_Task description:_
Your answer should be an exact copy of all the entries, free of pictures.

_The input:_

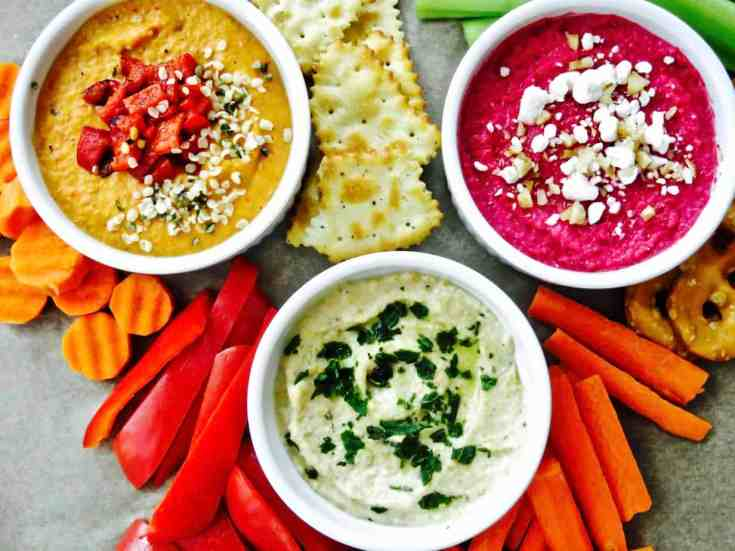 3 amazing versions of hummus that can be pulled together for any quick snack or party! My classic hummus, roasted red pepper hummus and an amazing beet hummus. So quick and easy. Great for entertaining!  #homemadehummus, #redpepperhummus, #beethummus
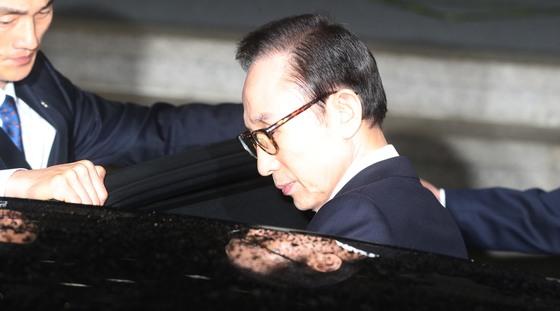 이명박 전 대통령이 15일 서울중앙지검에서 밤샘조사를 받은 뒤 귀가를 위해 차량에 타고 있다. [중앙포토]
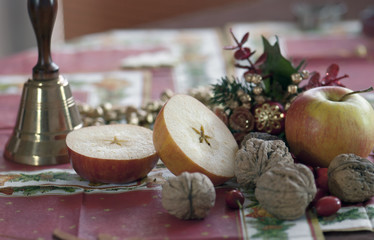 Christmas still life, bell, apples and walnuts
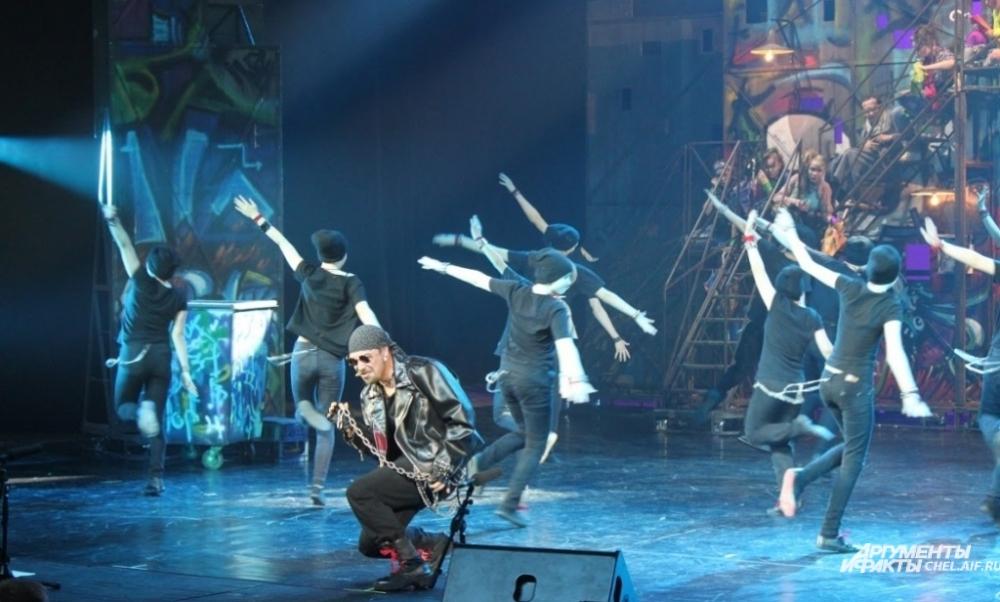В спектакле диалоги персонажей чередовались с песнями-монологами и массовыми танцевальными номерами.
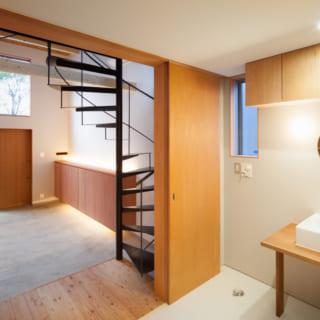 1階洗面室。建具を開け放ちホールを見た所。「トイレ、水周りであっても明るく眺めが良いということを優先したい」というお建主様のご意向でこのようなオープンな洗面室が実現した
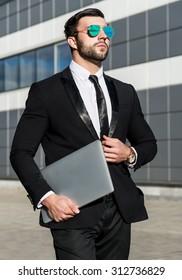 Fashion portrait of an handsome businessman in an urban setting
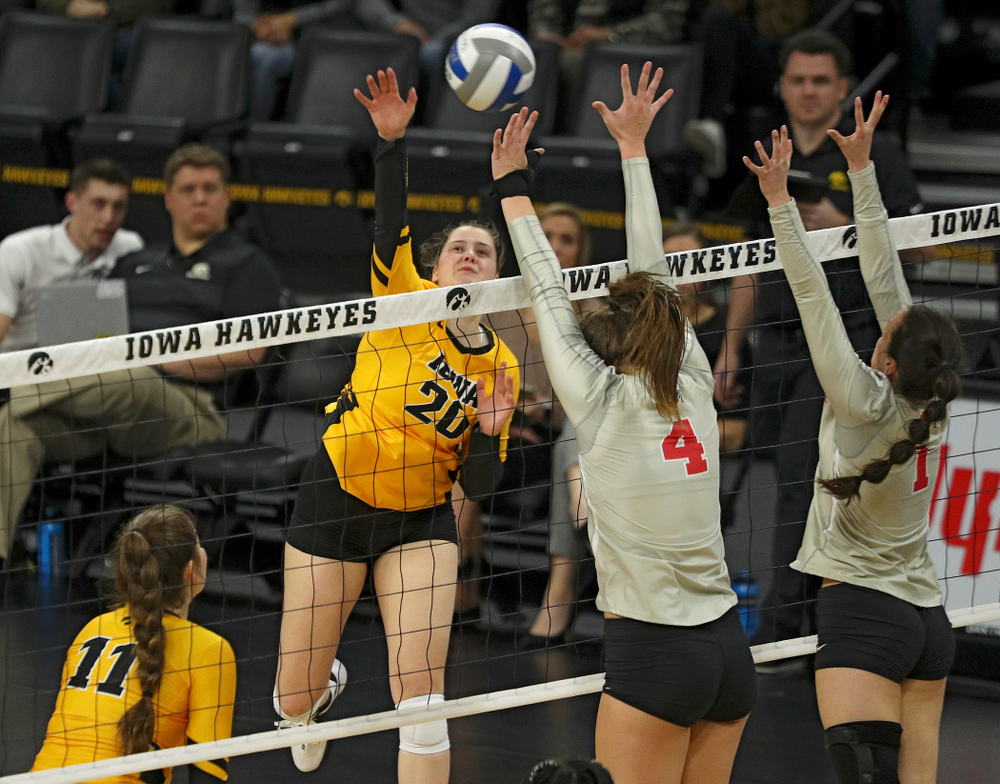 Iowa's Edina Schmidt (20) lines up a kill during the second set of their match at Carver-Hawkeye Arena in Iowa City on Friday, Nov 29, 2019. (Stephen Mally/hawkeyesports.com)
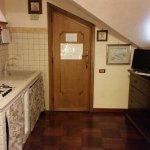 The entry door, kitchenette - seating area behind me.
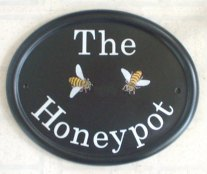 Two Bees - The customer asked for just Two bees on the sign - we tried to persuade the customer to have a pot of Honey as well, but he insisted on just the bees. Painted by Gerry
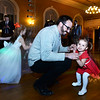 CARL RUSSO/Staff photo. Adam Parsch of North Andover dances with his daughter, Lucy, 2 at the Holly Ball. <br /> <br /> The annual holiday Holly Ball dance sponsored by Andover Recreation was held Friday night (11/22) at the the Old Town Hall. (Town House) Little girls wearing their special holiday dresses were escorted by their fathers or Grandfathers or uncles. Mike Pride entertainment provided the music and games while refreshments were served. 11/22/2019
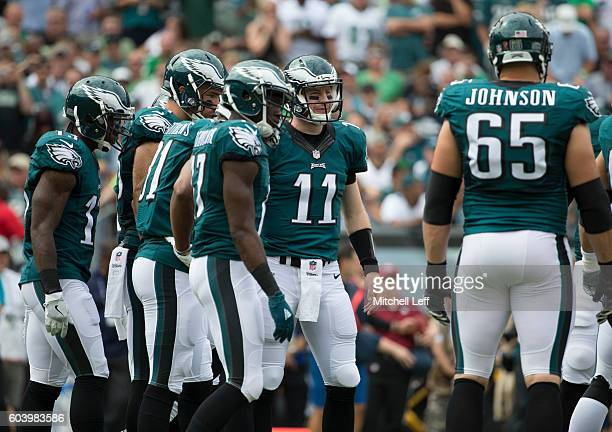 Carson Wentz of the Philadelphia Eagles stands in the huddle with Josh Huff Zach Ertz Jordan Matthews Nelson Agholor and Lane Johnson during the game...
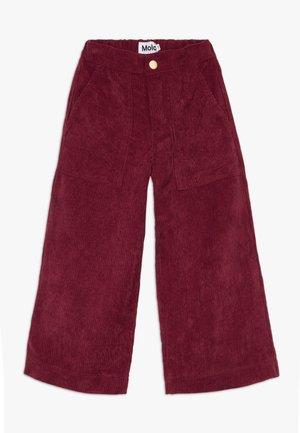 ALYNA - Trousers - sumak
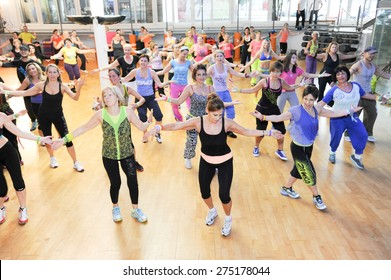 Lugano, Switzerland - 10 november 2013: People dancing during Zumba training fitness at a gym of Lugano on Switzerland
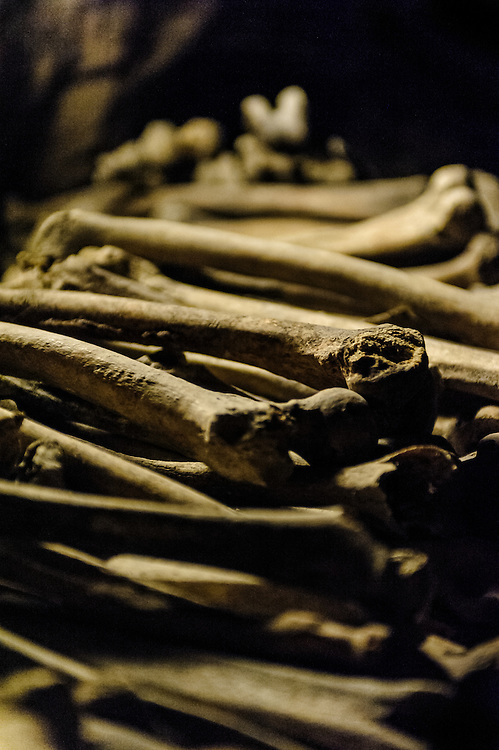 Stock photograph of bones in the Catacombs of Paris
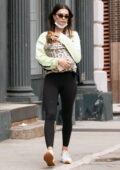 Emily Ratajkowski wraps her arms around her baby while out for a stroll with her husband in Tribeca, New York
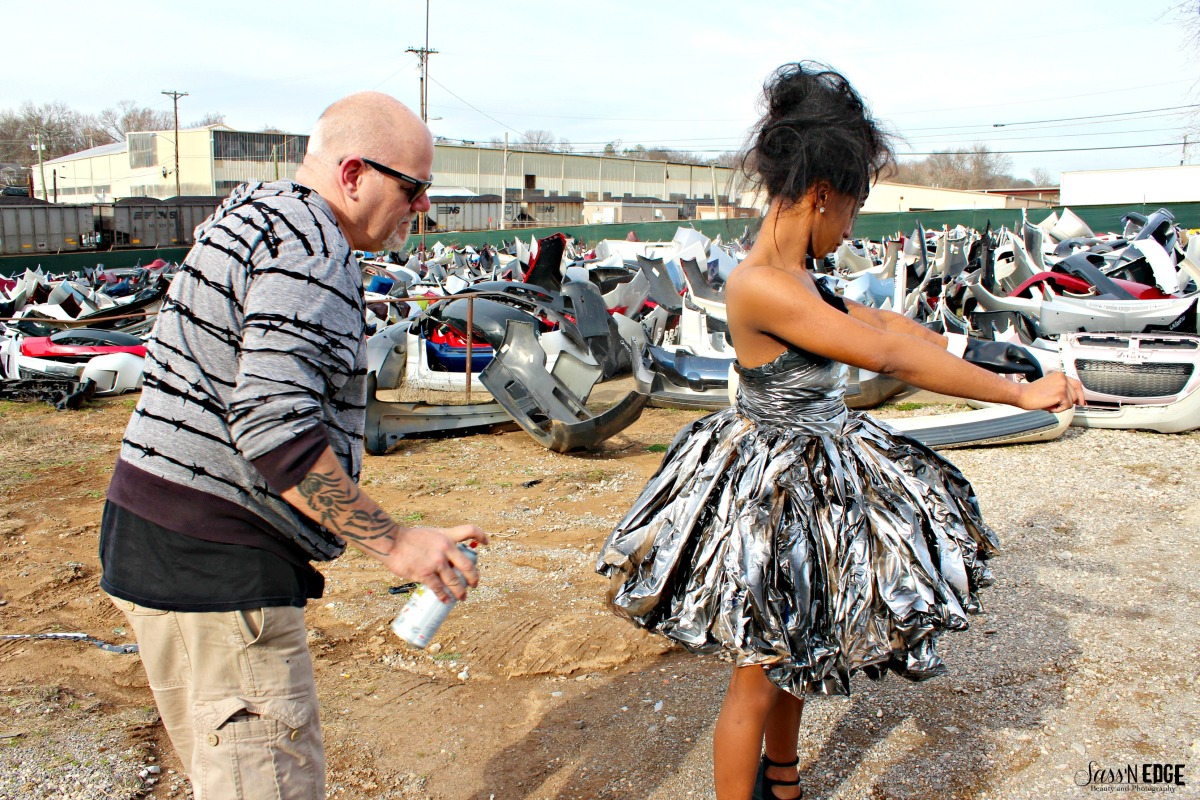 McNally spraying a model's trashbag dress on site of a trash collection shoot.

_Task result:_
 3 amazing versions of hummus that can be pulled together for any quick snack or party! My classic hummus, roasted red pepper hummus and an amazing beet hummus. So quick and easy. Great for entertaining!  #homemadehummus, #redpepperhummus, #beethummus
 이명박 전 대통령이 15일 서울중앙지검에서 밤샘조사를 받은 뒤 귀가를 위해 차량에 타고 있다. [중앙포토]
 Christmas still life, bell, apples and walnuts
В спектакле диалоги персонажей чередовались с песнями-монологами и массовыми танцевальными номерами.
 1階洗面室。建具を開け放ちホールを見た所。「トイレ、水周りであっても明るく眺めが良いということを優先したい」というお建主様のご意向でこのようなオープンな洗面室が実現した
 Fashion portrait of an handsome businessman in an urban setting
 Iowa's Edina Schmidt (20) lines up a kill during the second set of their match at Carver-Hawkeye Arena in Iowa City on Friday, Nov 29, 2019. (Stephen Mally/hawkeyesports.com)
 The entry door, kitchenette - seating area behind me.
 Two Bees - The customer asked for just Two bees on the sign - we tried to persuade the customer to have a pot of Honey as well, but he insisted on just the bees. Painted by Gerry
 CARL RUSSO/Staff photo. Adam Parsch of North Andover dances with his daughter, Lucy, 2 at the Holly Ball. <br /> <br /> The annual holiday Holly Ball dance sponsored by Andover Recreation was held Friday night (11/22) at the the Old Town Hall. (Town House) Little girls wearing their special holiday dresses were escorted by their fathers or Grandfathers or uncles. Mike Pride entertainment provided the music and games while refreshments were served. 11/22/2019
 Carson Wentz of the Philadelphia Eagles stands in the huddle with Josh Huff Zach Ertz Jordan Matthews Nelson Agholor and Lane Johnson during the game...
 ALYNA - Trousers - sumak
 Lugano, Switzerland - 10 november 2013: People dancing during Zumba training fitness at a gym of Lugano on Switzerland
 Stock photograph of bones in the Catacombs of Paris
 Emily Ratajkowski wraps her arms around her baby while out for a stroll with her husband in Tribeca, New York
 McNally spraying a model's trashbag dress on site of a trash collection shoot.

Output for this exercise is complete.